Rewrite the lines of the rows below as a numbered list, omitting the blank lines.

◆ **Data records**
╔══

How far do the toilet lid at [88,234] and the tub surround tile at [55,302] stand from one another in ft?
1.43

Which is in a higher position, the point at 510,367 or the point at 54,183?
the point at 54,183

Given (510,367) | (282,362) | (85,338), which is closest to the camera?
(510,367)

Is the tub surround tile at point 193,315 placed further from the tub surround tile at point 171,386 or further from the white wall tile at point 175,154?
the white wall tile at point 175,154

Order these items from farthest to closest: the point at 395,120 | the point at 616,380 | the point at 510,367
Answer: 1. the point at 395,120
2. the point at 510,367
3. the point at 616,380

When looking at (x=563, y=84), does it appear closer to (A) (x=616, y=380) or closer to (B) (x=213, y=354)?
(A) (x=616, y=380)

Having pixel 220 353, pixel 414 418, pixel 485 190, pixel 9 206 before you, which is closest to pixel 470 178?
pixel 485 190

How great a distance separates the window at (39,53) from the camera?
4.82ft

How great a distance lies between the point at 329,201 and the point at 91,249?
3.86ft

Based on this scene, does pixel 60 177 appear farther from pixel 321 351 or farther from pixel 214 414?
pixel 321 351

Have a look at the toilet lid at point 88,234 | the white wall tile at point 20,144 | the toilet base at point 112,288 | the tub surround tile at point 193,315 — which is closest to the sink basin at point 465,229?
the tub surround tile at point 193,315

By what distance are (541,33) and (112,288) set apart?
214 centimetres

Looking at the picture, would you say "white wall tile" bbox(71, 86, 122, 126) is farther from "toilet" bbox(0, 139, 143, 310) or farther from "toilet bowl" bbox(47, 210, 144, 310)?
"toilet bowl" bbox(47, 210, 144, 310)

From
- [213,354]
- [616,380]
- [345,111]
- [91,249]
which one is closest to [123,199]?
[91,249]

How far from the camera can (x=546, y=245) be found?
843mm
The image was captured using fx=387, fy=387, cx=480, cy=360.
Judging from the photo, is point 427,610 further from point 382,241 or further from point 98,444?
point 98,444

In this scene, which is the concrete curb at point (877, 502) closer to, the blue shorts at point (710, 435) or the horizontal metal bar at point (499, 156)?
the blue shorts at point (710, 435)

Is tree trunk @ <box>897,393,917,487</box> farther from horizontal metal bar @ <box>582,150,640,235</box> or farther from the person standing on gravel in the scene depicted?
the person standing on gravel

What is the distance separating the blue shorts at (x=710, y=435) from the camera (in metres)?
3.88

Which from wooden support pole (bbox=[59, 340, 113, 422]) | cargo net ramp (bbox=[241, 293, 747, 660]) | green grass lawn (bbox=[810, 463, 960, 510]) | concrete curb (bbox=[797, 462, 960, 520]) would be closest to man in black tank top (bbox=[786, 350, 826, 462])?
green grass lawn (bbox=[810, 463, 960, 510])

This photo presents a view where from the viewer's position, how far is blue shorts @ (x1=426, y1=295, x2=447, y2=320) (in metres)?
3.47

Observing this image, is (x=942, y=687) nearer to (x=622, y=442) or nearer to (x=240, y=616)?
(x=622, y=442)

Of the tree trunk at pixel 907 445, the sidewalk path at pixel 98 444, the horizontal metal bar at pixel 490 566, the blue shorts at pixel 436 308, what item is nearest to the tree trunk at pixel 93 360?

╚══

◆ **Complete response**
1. How far do the toilet lid at [88,234] and the tub surround tile at [55,302] stand from one another in ft?
2. 1.43
3. Which is in a higher position, the point at 510,367 or the point at 54,183?
4. the point at 54,183
5. Given (510,367) | (282,362) | (85,338), which is closest to the camera?
6. (510,367)
7. Is the tub surround tile at point 193,315 placed further from the tub surround tile at point 171,386 or further from the white wall tile at point 175,154?
8. the white wall tile at point 175,154
9. Order these items from farthest to closest: the point at 395,120 | the point at 616,380 | the point at 510,367
10. Answer: 1. the point at 395,120
11. 2. the point at 510,367
12. 3. the point at 616,380
13. When looking at (x=563, y=84), does it appear closer to (A) (x=616, y=380) or closer to (B) (x=213, y=354)?
14. (A) (x=616, y=380)
15. Having pixel 220 353, pixel 414 418, pixel 485 190, pixel 9 206 before you, which is closest to pixel 470 178?
16. pixel 485 190
17. How great a distance separates the window at (39,53) from the camera?
18. 4.82ft
19. How great a distance lies between the point at 329,201 and the point at 91,249?
20. 3.86ft
21. Based on this scene, does pixel 60 177 appear farther from pixel 321 351 or farther from pixel 214 414?
22. pixel 321 351
23. Have a look at the toilet lid at point 88,234 | the white wall tile at point 20,144 | the toilet base at point 112,288 | the tub surround tile at point 193,315 — which is closest to the sink basin at point 465,229?
24. the tub surround tile at point 193,315
25. By what distance are (541,33) and (112,288) set apart?
26. 214 centimetres
27. Looking at the picture, would you say "white wall tile" bbox(71, 86, 122, 126) is farther from "toilet" bbox(0, 139, 143, 310) or farther from "toilet bowl" bbox(47, 210, 144, 310)?
28. "toilet bowl" bbox(47, 210, 144, 310)
29. From
30. - [213,354]
31. - [616,380]
32. - [345,111]
33. - [91,249]
34. which one is closest to [123,199]?
35. [91,249]
36. How far from the camera can (x=546, y=245) be found?
37. 843mm
38. The image was captured using fx=387, fy=387, cx=480, cy=360.
39. Judging from the photo, is point 427,610 further from point 382,241 or further from point 98,444?
40. point 98,444
41. In this scene, which is the concrete curb at point (877, 502) closer to, the blue shorts at point (710, 435) or the horizontal metal bar at point (499, 156)?
42. the blue shorts at point (710, 435)
43. Is tree trunk @ <box>897,393,917,487</box> farther from horizontal metal bar @ <box>582,150,640,235</box> or farther from the person standing on gravel in the scene depicted?
44. the person standing on gravel
45. What is the distance separating the blue shorts at (x=710, y=435) from the camera (in metres)?
46. 3.88
47. Which from wooden support pole (bbox=[59, 340, 113, 422]) | cargo net ramp (bbox=[241, 293, 747, 660]) | green grass lawn (bbox=[810, 463, 960, 510]) | concrete curb (bbox=[797, 462, 960, 520]) would be closest to man in black tank top (bbox=[786, 350, 826, 462])?
48. green grass lawn (bbox=[810, 463, 960, 510])
49. This photo presents a view where from the viewer's position, how far is blue shorts @ (x1=426, y1=295, x2=447, y2=320) (in metres)?
50. 3.47
51. Observing this image, is (x=942, y=687) nearer to (x=622, y=442) or nearer to (x=240, y=616)?
52. (x=622, y=442)
53. Of the tree trunk at pixel 907 445, the sidewalk path at pixel 98 444, the horizontal metal bar at pixel 490 566, the blue shorts at pixel 436 308, what item is nearest to the tree trunk at pixel 93 360?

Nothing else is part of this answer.